Not so fast, said Miriam Marston, coordinator for the Institute for Catholic Life and Leadership in the Archdiocese of Portland.

“It’s tremendously fertile ground for evangelization,” she said.

Marston thinks that lapsed Catholics and the unchurched, who know very little about Catholicism or Christianity, are overlapping, explaining that people generally reject what they think Christianity is, rather than taking the time to actually learn what Christianity truly is. Marston thinks the number of people who reject true Christianity is vanishingly low.

“There are so many reasons to be hopeful,” she said. “People here show an openness to talking about the Catholic Church that I didn’t see in other parts of the country.”

Father Anthony Ahamefule, parish priest at Holy Trinity in Bandon and chair of the archdiocese’s priests’ convocation committee, also said that the data, including the November headcount, was helpful as the priests reviewed what they could do to to unite parishioners behind evangelization efforts.

“I think it goes back to the basics, to the foundations of our priestly formation,” Father Ahamefule said. “How did the early church do evangelization? It was one-on-one encounters. We are the early church of our own time.”

Father Ahamefule admitted that it is easier to talk about evangelization than do it. “It’s the ‘how’ where the change comes,” he said.

The priests in 2018 talked about how to revitalize their parishes in order to make evangelization stronger. That theme continued through 2019 and will again be the focus at this autumn’s convocation. Father Ahamefule said part of the discussion would be how they and their parishioners could be more united in the work of evangelization. “If we’re not united, the disunity becomes a roadblock,” he said. “We will talk about ways to encourage and empower the people of God in our work of evangelization.”

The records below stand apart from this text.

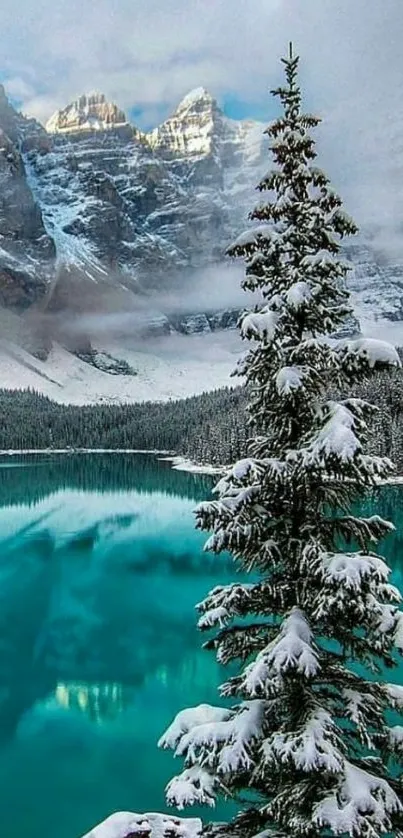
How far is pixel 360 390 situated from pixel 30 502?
65023 mm

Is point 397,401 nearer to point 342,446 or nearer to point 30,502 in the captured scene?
point 30,502

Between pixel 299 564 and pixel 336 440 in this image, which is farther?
pixel 299 564

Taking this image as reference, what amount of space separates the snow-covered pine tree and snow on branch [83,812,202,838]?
34.8 ft

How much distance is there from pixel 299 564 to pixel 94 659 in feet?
114

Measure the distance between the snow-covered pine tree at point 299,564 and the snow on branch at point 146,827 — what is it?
10613mm

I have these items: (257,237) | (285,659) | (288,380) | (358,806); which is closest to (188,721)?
(285,659)

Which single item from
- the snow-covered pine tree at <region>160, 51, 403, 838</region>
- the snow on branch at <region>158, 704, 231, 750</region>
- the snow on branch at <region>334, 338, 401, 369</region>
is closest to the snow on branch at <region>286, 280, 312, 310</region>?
the snow-covered pine tree at <region>160, 51, 403, 838</region>

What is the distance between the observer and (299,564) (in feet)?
31.8

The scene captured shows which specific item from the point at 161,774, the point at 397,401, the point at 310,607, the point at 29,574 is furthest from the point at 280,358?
the point at 397,401

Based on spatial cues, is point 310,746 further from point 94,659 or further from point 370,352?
point 94,659

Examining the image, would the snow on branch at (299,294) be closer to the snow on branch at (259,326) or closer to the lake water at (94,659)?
the snow on branch at (259,326)

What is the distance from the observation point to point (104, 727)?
32.1 m

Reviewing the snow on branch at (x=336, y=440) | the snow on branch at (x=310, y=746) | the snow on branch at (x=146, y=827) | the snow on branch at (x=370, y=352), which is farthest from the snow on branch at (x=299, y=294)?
the snow on branch at (x=146, y=827)

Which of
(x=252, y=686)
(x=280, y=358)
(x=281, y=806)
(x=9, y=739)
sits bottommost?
(x=9, y=739)
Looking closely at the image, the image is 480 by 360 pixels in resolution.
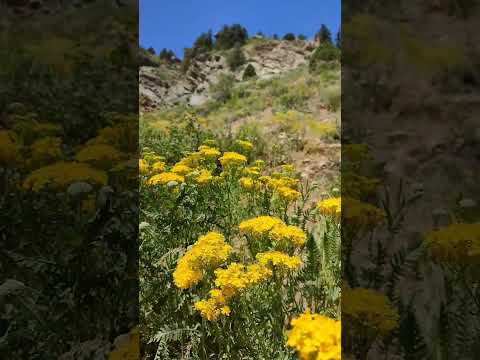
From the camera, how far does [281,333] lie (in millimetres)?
1468

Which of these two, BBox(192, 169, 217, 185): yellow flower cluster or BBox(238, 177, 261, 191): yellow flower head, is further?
BBox(238, 177, 261, 191): yellow flower head

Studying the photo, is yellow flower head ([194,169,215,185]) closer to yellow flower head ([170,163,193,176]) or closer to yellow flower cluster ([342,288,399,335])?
yellow flower head ([170,163,193,176])

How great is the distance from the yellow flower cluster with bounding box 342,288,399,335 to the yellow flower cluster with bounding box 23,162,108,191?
3.19ft

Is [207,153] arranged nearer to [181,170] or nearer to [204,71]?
[181,170]

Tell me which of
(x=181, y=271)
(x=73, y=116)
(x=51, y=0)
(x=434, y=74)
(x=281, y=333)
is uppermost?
(x=51, y=0)

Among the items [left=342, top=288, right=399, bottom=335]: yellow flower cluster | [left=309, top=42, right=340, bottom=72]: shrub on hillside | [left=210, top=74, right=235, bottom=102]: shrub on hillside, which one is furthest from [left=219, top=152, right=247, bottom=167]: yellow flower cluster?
[left=309, top=42, right=340, bottom=72]: shrub on hillside

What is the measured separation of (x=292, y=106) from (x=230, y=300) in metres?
7.04

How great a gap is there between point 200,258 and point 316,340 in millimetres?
679

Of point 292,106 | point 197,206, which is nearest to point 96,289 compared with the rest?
point 197,206

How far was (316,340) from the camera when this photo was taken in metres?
0.78

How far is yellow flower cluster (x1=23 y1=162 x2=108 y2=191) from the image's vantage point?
1540 mm

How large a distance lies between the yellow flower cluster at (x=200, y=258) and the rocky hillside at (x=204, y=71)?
1131 centimetres

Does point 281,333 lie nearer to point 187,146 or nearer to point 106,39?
point 187,146

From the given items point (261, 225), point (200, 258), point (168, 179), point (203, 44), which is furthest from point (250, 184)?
point (203, 44)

Marston challenges Mass-goers to find ways to share the power of the Mass with lapsed Catholics and others who don’t come to church. “The pastors have to be bold enough in their homilies to address what is central in our lives, and then we need to be emboldened to take that to others,” she said.

Marston argues that the need for faith and awe is built into our human DNA, and that when we are able to communicate how central and beautiful the Mass is, then more people will open themselves to it.

“People here are ripe for evangelization,” she said. “There are many reasons to be hopeful.”